→ **Alıntılanan metin**
═══
MUBI, izleyicilerin uzun zamandır beklediği 74. Cannes Film Festivali’nin öne çıkan filmlerini şubat ayı programında sinemaseverlerle buluşturuyor. Festivalin en çok konuşulan ve En İyi Film dalında Altın Palmiye adayı olan, yönetmen Paul Verhoeven’den BENEDETTA; İngiliz yönetmen Andrea Arnold’un Golden Eye kategorisinde yarışan İNEK ve İzlandalı yönetmen Valdimar Jóhannsson’un festivalde Belirli Bir Bakış bölümünde “Özgünlük” ödülünü kazanan korku filmi KUZU şubat ayında sadece MUBI’de.
BENEDETTA
Paul Verhoeven, 2021
Sinema tarihinin gördüğü en büyük provokatörlerden Paul Verhoeven’ın 17. yüzyılda geçen bu cüretkâr öyküsü, İtalya’daki bir manastırda iki rahibenin aşkını, usta yönetmene yaraşır yenilikçi bir bakışla anlatıyor. Erotizmi daha önce TEMEL İÇGÜDÜ (1992) ve SHOWGIRLS (1995) gibi filmlerinde postmodern estetiğin bir unsuru olarak kullanan Verhoeven, Amerikan istismar filmleri geleneğinden bir anlatıyı kendi süzgecinden geçirerek, tabu yıkıcı bir yapıt ortaya koyuyor. Cannes’daki prömiyerinden bu yana gösterildiği her yerde fırtınalar koparan, Katolik Kilisesi’nin nefretini kazanan BENEDETTA, Virginie Efira, Daphne Patakia ve Charlotte Rampling’li kadrosuyla da göz kamaştırıyor.
═══
→ **Kayıtlı veriler**

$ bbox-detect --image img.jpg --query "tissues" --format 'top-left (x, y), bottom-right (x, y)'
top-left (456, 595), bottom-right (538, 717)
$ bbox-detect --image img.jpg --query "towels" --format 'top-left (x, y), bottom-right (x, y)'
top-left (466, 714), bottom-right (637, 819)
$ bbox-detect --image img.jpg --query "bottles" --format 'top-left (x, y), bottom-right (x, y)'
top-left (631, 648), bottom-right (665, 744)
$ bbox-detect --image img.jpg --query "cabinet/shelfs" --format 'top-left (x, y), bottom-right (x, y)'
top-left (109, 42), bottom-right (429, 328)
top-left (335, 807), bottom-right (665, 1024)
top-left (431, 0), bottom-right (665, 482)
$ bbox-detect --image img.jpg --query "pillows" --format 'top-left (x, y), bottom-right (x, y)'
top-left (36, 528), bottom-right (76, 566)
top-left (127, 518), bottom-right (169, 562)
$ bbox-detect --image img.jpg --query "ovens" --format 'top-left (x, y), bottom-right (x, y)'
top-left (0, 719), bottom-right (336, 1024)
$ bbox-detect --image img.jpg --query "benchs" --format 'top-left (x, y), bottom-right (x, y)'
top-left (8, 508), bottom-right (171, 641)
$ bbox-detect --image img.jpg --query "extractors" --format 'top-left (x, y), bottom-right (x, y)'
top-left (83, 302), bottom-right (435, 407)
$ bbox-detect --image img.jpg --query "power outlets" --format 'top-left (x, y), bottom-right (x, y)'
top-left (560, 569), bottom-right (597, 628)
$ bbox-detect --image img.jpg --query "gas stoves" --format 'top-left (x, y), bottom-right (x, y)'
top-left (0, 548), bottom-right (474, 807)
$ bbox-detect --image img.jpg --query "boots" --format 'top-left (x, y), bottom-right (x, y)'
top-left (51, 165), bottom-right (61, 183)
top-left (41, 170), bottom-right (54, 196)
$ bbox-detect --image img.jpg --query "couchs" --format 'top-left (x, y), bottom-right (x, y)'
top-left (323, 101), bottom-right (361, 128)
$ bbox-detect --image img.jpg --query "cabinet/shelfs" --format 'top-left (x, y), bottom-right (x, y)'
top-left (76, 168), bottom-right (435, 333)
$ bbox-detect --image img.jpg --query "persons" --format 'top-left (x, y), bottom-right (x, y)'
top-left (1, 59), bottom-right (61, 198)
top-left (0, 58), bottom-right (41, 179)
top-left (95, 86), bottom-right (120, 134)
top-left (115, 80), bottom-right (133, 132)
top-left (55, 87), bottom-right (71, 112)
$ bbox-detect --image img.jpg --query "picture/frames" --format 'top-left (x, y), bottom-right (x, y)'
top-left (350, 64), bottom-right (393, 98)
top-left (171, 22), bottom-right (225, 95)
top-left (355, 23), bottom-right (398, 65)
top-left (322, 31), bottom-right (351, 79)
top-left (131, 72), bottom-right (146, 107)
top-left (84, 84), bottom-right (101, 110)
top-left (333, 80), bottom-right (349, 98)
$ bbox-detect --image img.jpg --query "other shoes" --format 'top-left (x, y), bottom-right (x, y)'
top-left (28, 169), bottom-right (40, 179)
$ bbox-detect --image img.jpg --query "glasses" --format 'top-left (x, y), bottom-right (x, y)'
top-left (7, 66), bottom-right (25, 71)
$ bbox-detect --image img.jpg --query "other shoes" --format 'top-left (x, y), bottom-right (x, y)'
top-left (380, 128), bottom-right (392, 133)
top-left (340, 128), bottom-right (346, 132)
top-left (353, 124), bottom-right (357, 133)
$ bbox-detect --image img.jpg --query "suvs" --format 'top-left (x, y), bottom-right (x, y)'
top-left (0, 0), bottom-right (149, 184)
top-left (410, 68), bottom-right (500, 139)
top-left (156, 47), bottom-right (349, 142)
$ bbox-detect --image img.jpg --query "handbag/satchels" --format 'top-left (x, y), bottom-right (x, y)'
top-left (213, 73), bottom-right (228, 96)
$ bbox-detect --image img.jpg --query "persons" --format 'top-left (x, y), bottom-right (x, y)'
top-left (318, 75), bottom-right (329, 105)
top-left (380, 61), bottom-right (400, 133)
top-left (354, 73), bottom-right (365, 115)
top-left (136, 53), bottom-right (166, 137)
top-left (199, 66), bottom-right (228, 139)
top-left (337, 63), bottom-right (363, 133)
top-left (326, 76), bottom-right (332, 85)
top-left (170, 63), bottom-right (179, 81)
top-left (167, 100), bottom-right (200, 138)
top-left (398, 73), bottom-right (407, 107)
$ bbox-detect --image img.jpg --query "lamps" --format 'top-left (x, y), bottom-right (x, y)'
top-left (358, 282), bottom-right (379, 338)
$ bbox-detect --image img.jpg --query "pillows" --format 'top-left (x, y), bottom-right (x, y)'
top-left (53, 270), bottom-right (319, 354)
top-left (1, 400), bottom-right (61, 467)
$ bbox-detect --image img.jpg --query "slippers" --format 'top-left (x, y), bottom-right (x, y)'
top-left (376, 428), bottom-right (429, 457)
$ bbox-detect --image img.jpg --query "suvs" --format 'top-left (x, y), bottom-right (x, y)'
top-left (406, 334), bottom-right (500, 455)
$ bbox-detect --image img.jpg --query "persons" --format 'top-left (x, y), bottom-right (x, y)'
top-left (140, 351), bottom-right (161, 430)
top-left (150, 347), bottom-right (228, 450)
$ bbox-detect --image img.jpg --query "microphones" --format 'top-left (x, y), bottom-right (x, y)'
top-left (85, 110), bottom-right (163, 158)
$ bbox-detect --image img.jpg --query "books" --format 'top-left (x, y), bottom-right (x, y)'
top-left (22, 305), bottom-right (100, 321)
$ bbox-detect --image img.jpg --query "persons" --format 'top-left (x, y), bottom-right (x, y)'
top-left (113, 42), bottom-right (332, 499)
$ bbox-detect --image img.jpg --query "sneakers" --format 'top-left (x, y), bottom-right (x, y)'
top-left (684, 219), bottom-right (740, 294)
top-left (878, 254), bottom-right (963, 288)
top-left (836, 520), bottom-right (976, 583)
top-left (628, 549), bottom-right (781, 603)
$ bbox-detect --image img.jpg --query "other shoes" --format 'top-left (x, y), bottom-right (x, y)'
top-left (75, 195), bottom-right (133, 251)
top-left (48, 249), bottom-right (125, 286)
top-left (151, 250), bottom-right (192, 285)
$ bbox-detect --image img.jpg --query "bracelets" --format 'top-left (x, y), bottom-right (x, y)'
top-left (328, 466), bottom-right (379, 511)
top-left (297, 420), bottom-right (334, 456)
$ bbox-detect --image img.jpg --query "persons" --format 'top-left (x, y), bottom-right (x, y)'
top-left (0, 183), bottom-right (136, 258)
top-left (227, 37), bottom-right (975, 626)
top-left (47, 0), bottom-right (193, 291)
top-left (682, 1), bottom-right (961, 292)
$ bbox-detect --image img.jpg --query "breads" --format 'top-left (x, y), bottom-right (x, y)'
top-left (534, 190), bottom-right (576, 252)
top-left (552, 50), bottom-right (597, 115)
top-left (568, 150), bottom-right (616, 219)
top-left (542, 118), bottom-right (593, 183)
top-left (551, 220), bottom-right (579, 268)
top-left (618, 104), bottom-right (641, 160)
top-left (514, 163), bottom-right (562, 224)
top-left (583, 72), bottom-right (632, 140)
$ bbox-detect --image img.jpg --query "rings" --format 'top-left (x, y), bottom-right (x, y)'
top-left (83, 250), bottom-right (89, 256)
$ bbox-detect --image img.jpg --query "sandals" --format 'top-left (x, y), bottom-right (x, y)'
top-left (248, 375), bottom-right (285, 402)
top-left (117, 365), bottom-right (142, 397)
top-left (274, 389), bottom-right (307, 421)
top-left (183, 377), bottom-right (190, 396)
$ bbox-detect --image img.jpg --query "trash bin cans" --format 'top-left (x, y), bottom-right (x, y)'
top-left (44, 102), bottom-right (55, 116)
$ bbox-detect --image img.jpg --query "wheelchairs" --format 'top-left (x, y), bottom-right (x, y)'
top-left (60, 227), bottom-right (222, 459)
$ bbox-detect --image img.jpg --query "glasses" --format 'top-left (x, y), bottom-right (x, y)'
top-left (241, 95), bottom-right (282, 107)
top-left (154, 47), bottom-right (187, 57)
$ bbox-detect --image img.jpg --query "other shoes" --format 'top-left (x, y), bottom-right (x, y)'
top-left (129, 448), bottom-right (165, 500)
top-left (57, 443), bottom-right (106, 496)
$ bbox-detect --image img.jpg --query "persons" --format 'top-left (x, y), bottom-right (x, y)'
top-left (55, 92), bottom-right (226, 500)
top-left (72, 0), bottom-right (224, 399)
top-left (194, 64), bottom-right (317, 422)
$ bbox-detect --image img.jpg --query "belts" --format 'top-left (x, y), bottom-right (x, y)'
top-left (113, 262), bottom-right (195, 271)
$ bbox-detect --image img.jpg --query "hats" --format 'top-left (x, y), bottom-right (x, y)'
═══
→ **Görevler ve alıştırmalar**
1) MUBI'nin şubat programını tanıtan metne göre aşağıdaki soruları yanıtlayın.
(a) Belirli Bir Bakış bölümünde "Özgünlük" ödülünü kazanan korku filmi hangisidir?
(b) BENEDETTA'nın öyküsü hangi yüzyılda geçmektedir?
(c) BENEDETTA'nın kadrosunda hangi oyuncular yer almaktadır?
2) MUBI'nin şubat programını tanıtan metinden bir bölümü hiçbir değişiklik yapmadan yazın. "MUBI, izleyicilerin uzun" sözcüklerinin geçtiği yerden başlayın, "ayında sadece MUBI’de." sözcüklerinden sonra durun.
Yanıt verirken yalnızca alıntılanan metne dayanın.

→ **Yazılı yanıtlar**
1)
(a) Valdimar Jóhannsson'un KUZU filmi.
(b) 17. yüzyılda.
(c) Virginie Efira, Daphne Patakia ve Charlotte Rampling.

2)
MUBI, izleyicilerin uzun zamandır beklediği 74. Cannes Film Festivali’nin öne çıkan filmlerini şubat ayı programında sinemaseverlerle buluşturuyor. Festivalin en çok konuşulan ve En İyi Film dalında Altın Palmiye adayı olan, yönetmen Paul Verhoeven’den BENEDETTA; İngiliz yönetmen Andrea Arnold’un Golden Eye kategorisinde yarışan İNEK ve İzlandalı yönetmen Valdimar Jóhannsson’un festivalde Belirli Bir Bakış bölümünde “Özgünlük” ödülünü kazanan korku filmi KUZU şubat ayında sadece MUBI’de.